Grid Girls and Other Bimbos – Is Motor Racing Sexist?
Author: adminMotor racing has always been a boys’ club. NASCAR, in fact, is often seen as a good old boys’ club. Female drivers are rare, as are women in the pits.
In European racing, however, women are very visible. Generally edited out of American coverage of the races, grid girls stand next to each car. In hot weather or rain they carry umbrellas to shade the drivers. Other than that they stand there and look pretty. They are, of course, models, and unlike cheerleaders, who demonstrate real, hard-earned skill, all they have to do is look good in revealing outfits. This site is too family friendly to discuss some of the outfits that have been seen on recent grids. These grid girls or grid bimbos are the only women one normally sees associated with Formula One or MotoGP. In the entire history of Formula One, only five women have climbed into a cockpit. Only two of them started a race.
American racing, on the face of it, does a little better. Even non-fans have some clue who Danica Patrick is. Good, right? Except that the reason non-fans know who she is is not her racing ability (competent, but not brilliant), but her pretty face looking out of a Go Daddy ad. One has to suspect Go Daddy sponsors her not because she can drive a race car but because she is hot. She even played a female race car driver on television. She also made the news for chick fighting in the pits with fellow driver (and ex model) Milka Duno. Like all of the female drivers so far, she has been seen as a woman who happens to drive race cars, not a race car driver who happens to be female.

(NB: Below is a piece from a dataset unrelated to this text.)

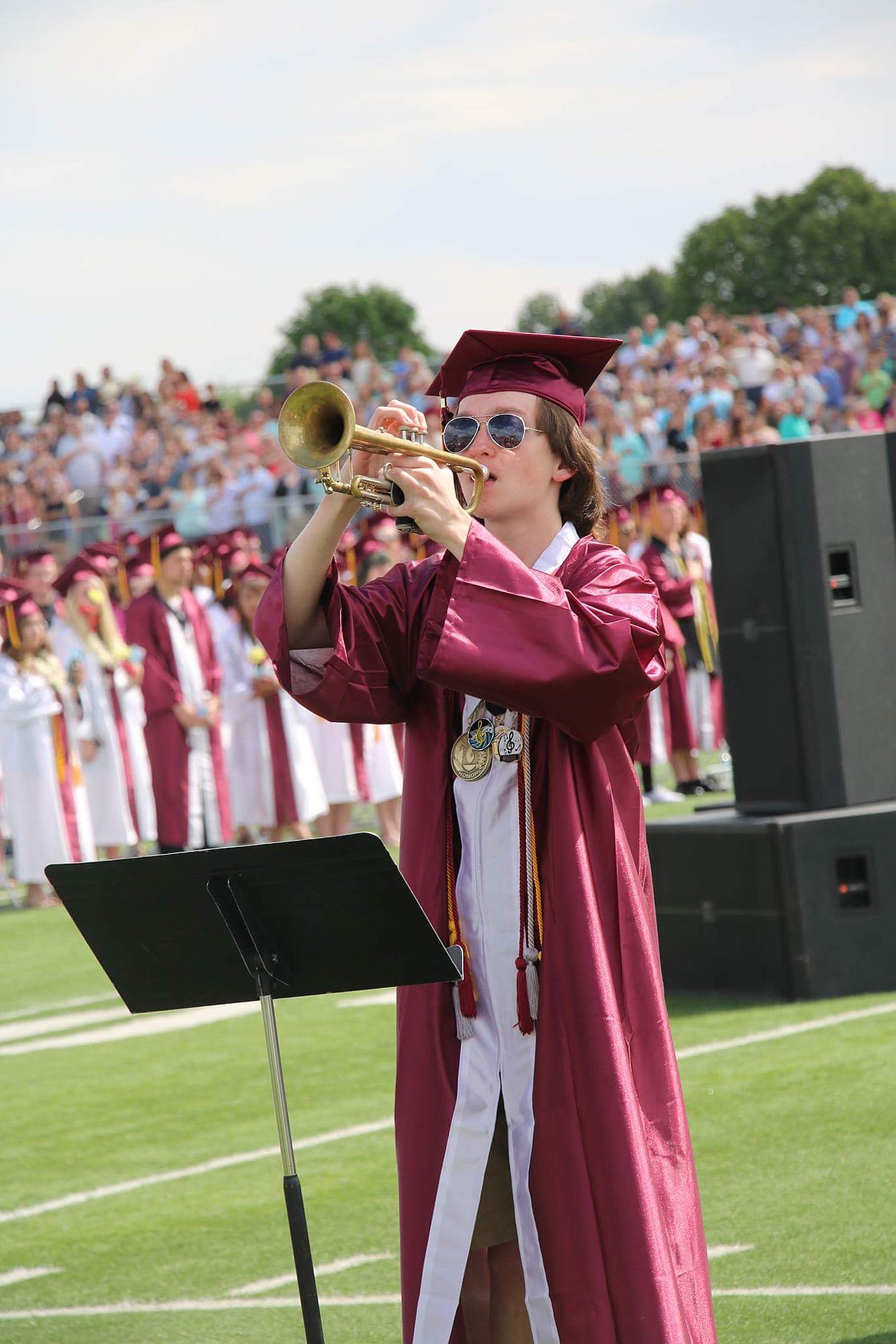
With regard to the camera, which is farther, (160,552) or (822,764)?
(160,552)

NASCAR has seen, over the years, nineteen female drivers, including Danica Patrick. The greater proportion reflects mostly that there are more NASCAR drivers. As for women behind the scenes…none are seen on pit road, although that would be difficult given the large amount of physical strength required. There are some female engineers, but who even mentions them?
Whether motor racing is truly sexist or not, it certainly appears to be to anyone on the outside. Perhaps, though, all it would take is one really good female driver to start changing the trend.